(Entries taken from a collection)
--- --- ---

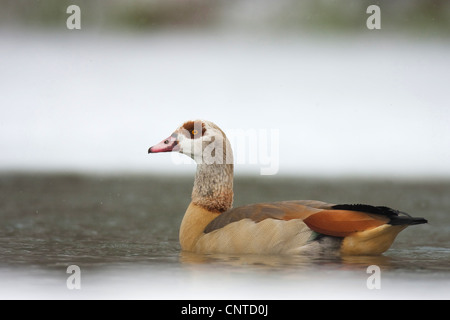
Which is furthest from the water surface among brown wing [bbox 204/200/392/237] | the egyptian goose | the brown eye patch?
the brown eye patch

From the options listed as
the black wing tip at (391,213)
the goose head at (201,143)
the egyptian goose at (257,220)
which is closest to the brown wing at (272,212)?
the egyptian goose at (257,220)

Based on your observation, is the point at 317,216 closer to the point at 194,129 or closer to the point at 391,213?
the point at 391,213

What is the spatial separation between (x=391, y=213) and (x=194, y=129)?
2.07 meters

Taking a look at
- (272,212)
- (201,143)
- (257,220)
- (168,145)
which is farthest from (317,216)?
(168,145)

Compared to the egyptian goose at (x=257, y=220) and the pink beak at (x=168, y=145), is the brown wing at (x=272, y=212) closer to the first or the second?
the egyptian goose at (x=257, y=220)

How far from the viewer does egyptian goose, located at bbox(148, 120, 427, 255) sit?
7.84m

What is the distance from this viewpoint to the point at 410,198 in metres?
15.3

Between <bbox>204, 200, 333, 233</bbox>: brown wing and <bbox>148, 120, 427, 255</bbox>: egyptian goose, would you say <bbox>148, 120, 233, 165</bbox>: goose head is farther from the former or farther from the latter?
<bbox>204, 200, 333, 233</bbox>: brown wing

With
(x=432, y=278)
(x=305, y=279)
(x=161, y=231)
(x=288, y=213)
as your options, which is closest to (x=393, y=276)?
(x=432, y=278)

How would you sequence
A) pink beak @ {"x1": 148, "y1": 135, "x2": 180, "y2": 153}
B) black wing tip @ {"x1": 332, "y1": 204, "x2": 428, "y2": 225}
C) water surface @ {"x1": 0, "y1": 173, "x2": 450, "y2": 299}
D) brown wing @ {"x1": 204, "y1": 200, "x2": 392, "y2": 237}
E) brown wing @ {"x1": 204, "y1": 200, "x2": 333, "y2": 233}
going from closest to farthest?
1. water surface @ {"x1": 0, "y1": 173, "x2": 450, "y2": 299}
2. black wing tip @ {"x1": 332, "y1": 204, "x2": 428, "y2": 225}
3. brown wing @ {"x1": 204, "y1": 200, "x2": 392, "y2": 237}
4. brown wing @ {"x1": 204, "y1": 200, "x2": 333, "y2": 233}
5. pink beak @ {"x1": 148, "y1": 135, "x2": 180, "y2": 153}

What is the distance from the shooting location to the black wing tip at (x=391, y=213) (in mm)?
7542

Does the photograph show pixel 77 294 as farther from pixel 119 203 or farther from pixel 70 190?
pixel 70 190

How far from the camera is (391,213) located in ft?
25.5

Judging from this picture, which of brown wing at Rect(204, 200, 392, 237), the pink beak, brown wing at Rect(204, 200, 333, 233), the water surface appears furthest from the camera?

--- --- ---

What is needed
Copy out all the items above, replacing "goose head" with "head of the goose" and leaving everything else unchanged. Omit the pictures.

Task result
Which is furthest from the water surface among brown wing [bbox 204/200/392/237] | the egyptian goose | the brown eye patch?
the brown eye patch

From the options listed as
the black wing tip at (391,213)
the head of the goose at (201,143)
the egyptian goose at (257,220)
which is closest to the brown wing at (272,212)?
the egyptian goose at (257,220)

Based on your observation, is the point at 317,216 closer to the point at 194,129 or closer to the point at 391,213?
the point at 391,213

What is the spatial separation between (x=391, y=213) and (x=194, y=129)?
2.07 meters

Taking a look at
- (272,212)
- (201,143)
- (257,220)
- (168,145)
which is farthest from (317,216)?
(168,145)

Compared to the egyptian goose at (x=257, y=220) and the pink beak at (x=168, y=145), is the brown wing at (x=272, y=212) closer to the first or the second?
the egyptian goose at (x=257, y=220)

How far from the viewer does egyptian goose, located at bbox(148, 120, 427, 255) sit?
7.84m

What is the distance from this viewpoint to the point at 410,198 in metres?
15.3

Between <bbox>204, 200, 333, 233</bbox>: brown wing and <bbox>148, 120, 427, 255</bbox>: egyptian goose, would you say <bbox>148, 120, 233, 165</bbox>: head of the goose is farther from the former or farther from the latter?
<bbox>204, 200, 333, 233</bbox>: brown wing

With
(x=432, y=278)
(x=305, y=279)
(x=161, y=231)
(x=288, y=213)
as your options, which is closest to (x=393, y=276)?
(x=432, y=278)

How would you sequence
A) pink beak @ {"x1": 148, "y1": 135, "x2": 180, "y2": 153}
B) black wing tip @ {"x1": 332, "y1": 204, "x2": 428, "y2": 225}
C) water surface @ {"x1": 0, "y1": 173, "x2": 450, "y2": 299}
D) brown wing @ {"x1": 204, "y1": 200, "x2": 392, "y2": 237}
E) brown wing @ {"x1": 204, "y1": 200, "x2": 333, "y2": 233}
going from closest to farthest?
1. water surface @ {"x1": 0, "y1": 173, "x2": 450, "y2": 299}
2. black wing tip @ {"x1": 332, "y1": 204, "x2": 428, "y2": 225}
3. brown wing @ {"x1": 204, "y1": 200, "x2": 392, "y2": 237}
4. brown wing @ {"x1": 204, "y1": 200, "x2": 333, "y2": 233}
5. pink beak @ {"x1": 148, "y1": 135, "x2": 180, "y2": 153}

What is the distance from the shooting location to the black wing tip at (x=391, y=213) (in mm)?
7542

Does the photograph show pixel 77 294 as farther from pixel 119 203 or farther from pixel 70 190?
pixel 70 190

How far from the camera is (391,213) located in ft?
25.5

Judging from this picture, which of brown wing at Rect(204, 200, 392, 237), the pink beak, brown wing at Rect(204, 200, 333, 233), the water surface appears furthest from the camera?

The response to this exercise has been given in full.